Contact us 24/7 at 1-800-561-8880 or email support@dlpwireless.com .
Select the ATM manufacturer below for specific SSL/TLS configuration instructions.
Non-SSL/TLS IP Terminals
Click here for non-SSL/TLS IP configuration instructions.
Hyosung
Purpose
This guide instructs DPL customers on how to properly configure SSL/TLS on Hyosung ATMs using a Hercules wireless modem. This guide is based on the Hyosung MoneyMax MX2600SE – the required steps for your model may vary. The document will take you through:
- Installing the DPL rootcert.pem file
- Setting up address-based host setup
- Enabling SSL/TLS
- Enabling certificate validation
By the end of the document you will have a securely connected ATM that should be resilient to Man-in-the-Middle (MITM) attacks involving tampering with the internal link between the ATM and the Hercules modem installed in your unit.
NOTE: To download the non DPL specific Hyosung SSL/TLS configuration guide click here.
Prerequisites
To successfully complete the following steps you will need:
- To ensure your Hercules wireless modem and ATM have the latest firmware updates. If unsure, please contact DPL’s technical support department.

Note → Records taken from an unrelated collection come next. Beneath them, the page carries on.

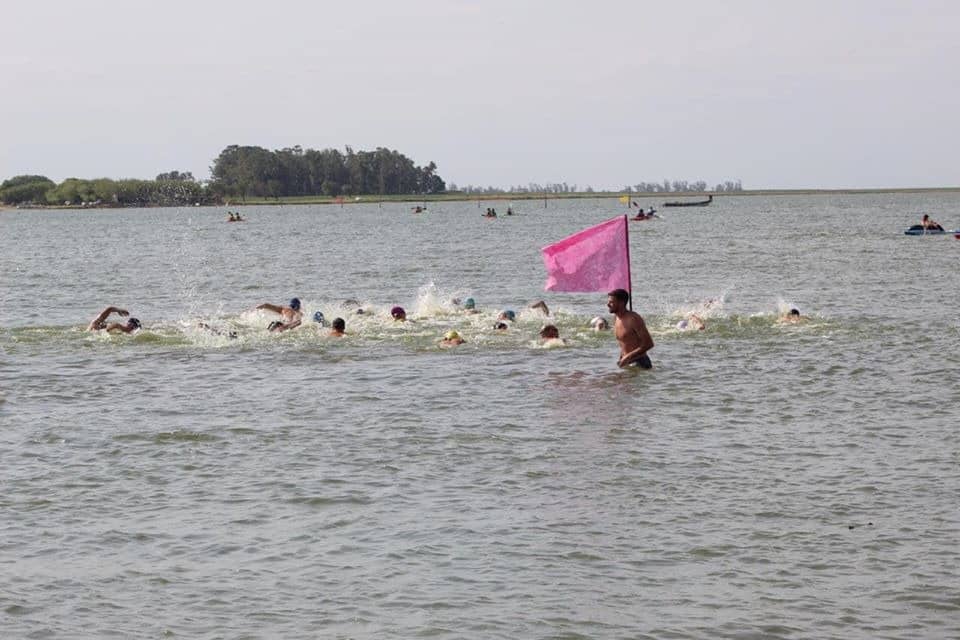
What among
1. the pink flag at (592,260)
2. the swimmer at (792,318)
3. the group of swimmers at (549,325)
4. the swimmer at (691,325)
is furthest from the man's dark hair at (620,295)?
the swimmer at (792,318)

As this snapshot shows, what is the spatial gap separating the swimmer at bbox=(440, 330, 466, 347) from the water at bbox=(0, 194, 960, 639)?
0.24m

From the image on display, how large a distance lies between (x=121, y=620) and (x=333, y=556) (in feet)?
6.61

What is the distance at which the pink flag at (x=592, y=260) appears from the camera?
70.0 feet

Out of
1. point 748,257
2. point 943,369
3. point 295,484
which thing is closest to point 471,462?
point 295,484

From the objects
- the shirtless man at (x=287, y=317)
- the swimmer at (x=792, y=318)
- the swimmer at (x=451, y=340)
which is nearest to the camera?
the swimmer at (x=451, y=340)

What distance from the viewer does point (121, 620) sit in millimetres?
9609

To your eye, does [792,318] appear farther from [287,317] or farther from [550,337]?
[287,317]

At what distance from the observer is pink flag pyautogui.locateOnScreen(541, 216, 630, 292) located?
21.3 m

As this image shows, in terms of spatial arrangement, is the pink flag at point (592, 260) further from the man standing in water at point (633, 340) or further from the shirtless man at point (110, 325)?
the shirtless man at point (110, 325)

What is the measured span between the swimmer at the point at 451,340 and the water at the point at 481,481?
24 centimetres

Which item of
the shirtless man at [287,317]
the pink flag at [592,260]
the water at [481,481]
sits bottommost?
the water at [481,481]

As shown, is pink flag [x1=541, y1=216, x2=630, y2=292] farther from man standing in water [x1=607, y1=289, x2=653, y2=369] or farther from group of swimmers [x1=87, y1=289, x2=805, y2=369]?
man standing in water [x1=607, y1=289, x2=653, y2=369]

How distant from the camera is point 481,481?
13.5 meters

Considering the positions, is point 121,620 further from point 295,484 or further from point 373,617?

- The DPL rootcert.pem or a rootcert.pem provided by your payment processor
Examples of the required information will be provided in the steps below.
Steps
1. ATM TCP/IP Setup
Before setting up SSL/TLS, confirm you are on a TCP/IP ATM configured for DHCP or static IP as instructed below.
NOTE: DHCP will enable dynamic allocation of the IP address from the Hercules modem that the ATM is plugged into. This is preferred as it means changes to the ATM are not required if changes are made to the Hercules modem. Static IP can be more stable for some older ATMs but requires manual ATM reconfiguration if the Hercules modem is updated to new addresses (or many other network topology changes).
a) Use the ATM Operator Menu to navigate to the communication screen using the path listed below.
ATM Operator Menu > Customer Setup > Select Processor > Communication
NOTE: In order to use SSL/TLS the ATM will need to be capable of TCP/IP communication.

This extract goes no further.